To: Wonder Warthog
Your "source" is grossly out of date.
Warthog, I wonder if you consider the age of a work to be the defining characteristic of its value. Works like "The Wealth of Nations" and "The Fall and Decline of the Roman Empire" are far older that the book I suggested you read. Would you discount them solely because of their age?
jas3
304 posted on
09/04/2006 5:27:59 PM PDT by
jas3
To: jas3
> Would you discount them solely because of their age?
There was this one book I heard about... claims to be made up of books and letters and epistles from apostles and such, written no later than about 1900 years ago.
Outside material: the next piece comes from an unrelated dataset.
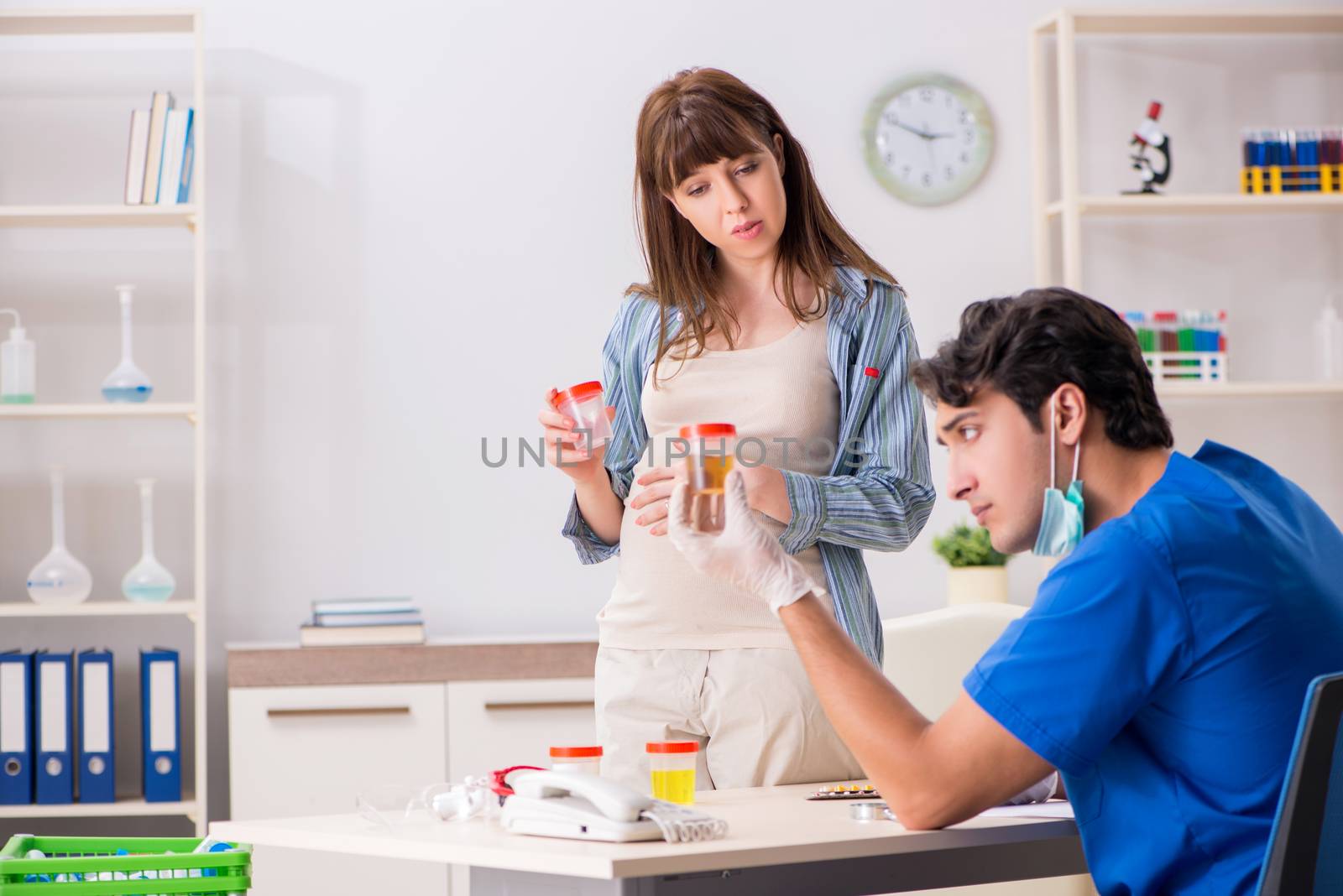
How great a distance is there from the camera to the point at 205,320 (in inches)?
138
Clearly out of date.
327 posted on
09/04/2006 6:36:38 PM PDT by
orionblamblam
(I'm interested in science and preventing its corruption, so here I am.)
To: jas3
"Warthog, I wonder if you consider the age of a work to be the defining characteristic of its value. Works like "The Wealth of Nations" and "The Fall and Decline of the Roman Empire" are far older that the book I suggested you read. Would you discount them solely because of their age?" When new validated research shows the older position to be erroneous, then yes. I'm sure that "The Wealth of Nations" doesn't tell the whole story of economics, nor "The Decline and Fall (NOT "Fall and Decline") of the Roman Empire" tell the whole story of the Roman Empire.